Mr Maduro blames Venezuela's poor economic performance not on the country's failed economic model, but on an "economic war" waged by the US and the Venezuelan opposition; the president even attributes the recent steep drop in international oil prices—which has hit Venezuela's fiscal and external accounts hard—on a US conspiracy. February will see the one-year anniversary of protests that rocked Venezuela in early 2014, while also marking a year since the detention of Leopoldo López, a key opposition leader charged with inciting violence (Mr Maduro claims that the protests are the reason for the ongoing recession). The appetite of protesters for additional confrontation is low; many students, who were instrumental in the protests of early 2014, are now focused on their studies and securing visas to leave the country. Mr López is largely forgotten by Venezuelans, and his perceived popularity abroad surpasses that at home. María Corina Machado, a fellow opposition leader, may also face detention this year after being charged in 2014 in relation to an alleged plot to murder Mr Maduro.

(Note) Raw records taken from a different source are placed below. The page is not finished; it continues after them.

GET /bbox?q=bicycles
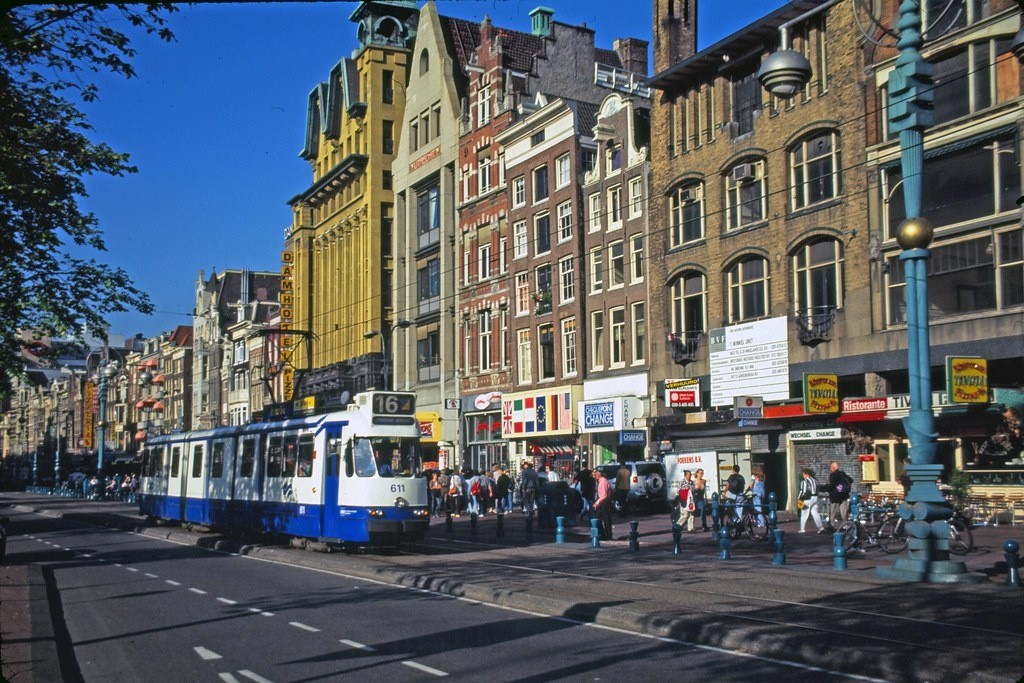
[718,487,976,558]
[86,484,137,503]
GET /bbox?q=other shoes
[798,530,805,533]
[817,526,825,534]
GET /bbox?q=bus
[138,390,430,553]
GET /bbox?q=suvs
[569,458,666,516]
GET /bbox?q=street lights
[85,334,124,472]
[363,319,410,390]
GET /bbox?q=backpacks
[470,478,483,495]
[836,472,851,493]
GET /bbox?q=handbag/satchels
[450,487,457,495]
[801,490,810,499]
[729,474,740,488]
[686,489,695,511]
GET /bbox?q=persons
[796,470,824,533]
[55,472,141,502]
[692,469,709,532]
[744,465,766,527]
[898,458,913,495]
[246,448,417,482]
[673,470,698,534]
[723,465,746,527]
[421,460,631,540]
[819,462,854,530]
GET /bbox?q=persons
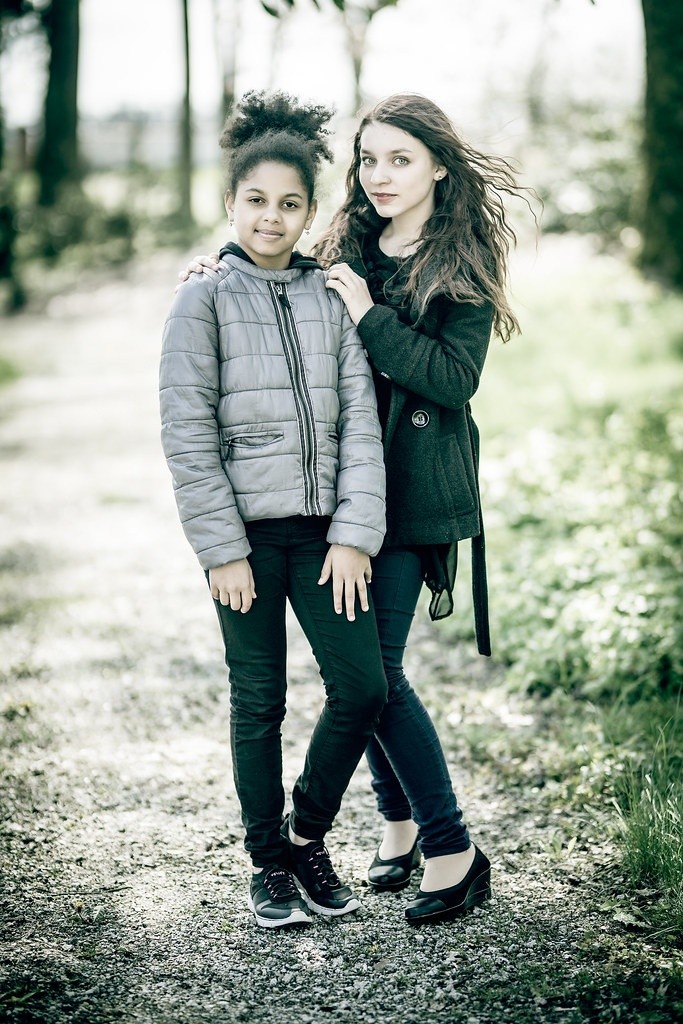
[177,94,522,923]
[160,90,386,929]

With the opposition weak and its leaders in jail, the largest political threat to Mr Maduro in 2015 is likely to come from within Chavismo itself. Unlike Mr Chávez, who was skilled at uniting the country's various left-wing political parties, Mr Maduro is struggling to consolidate power. The left is now showing signs of fracturing, driven by a debate over the most prudent response to the economic crisis. While groups like Marea Socialista, a leftist faction within the ruling Partido Socialista Unido de Venezuela (PSUV), pose no serious threat to the government, they are an indicator of deeper—and higher level—divisions. High-ranking Chavistas are keen to take power, but are well aware that doing so would be a delicate manoeuvre. With Mr Maduro's popularity likely to fall further in 2015—in tandem with the economy—another leader from within the PSUV may win favour. Ultimately, however, although this will be the most trying year to date for Chavismo, we expect Mr Maduro to remain in power.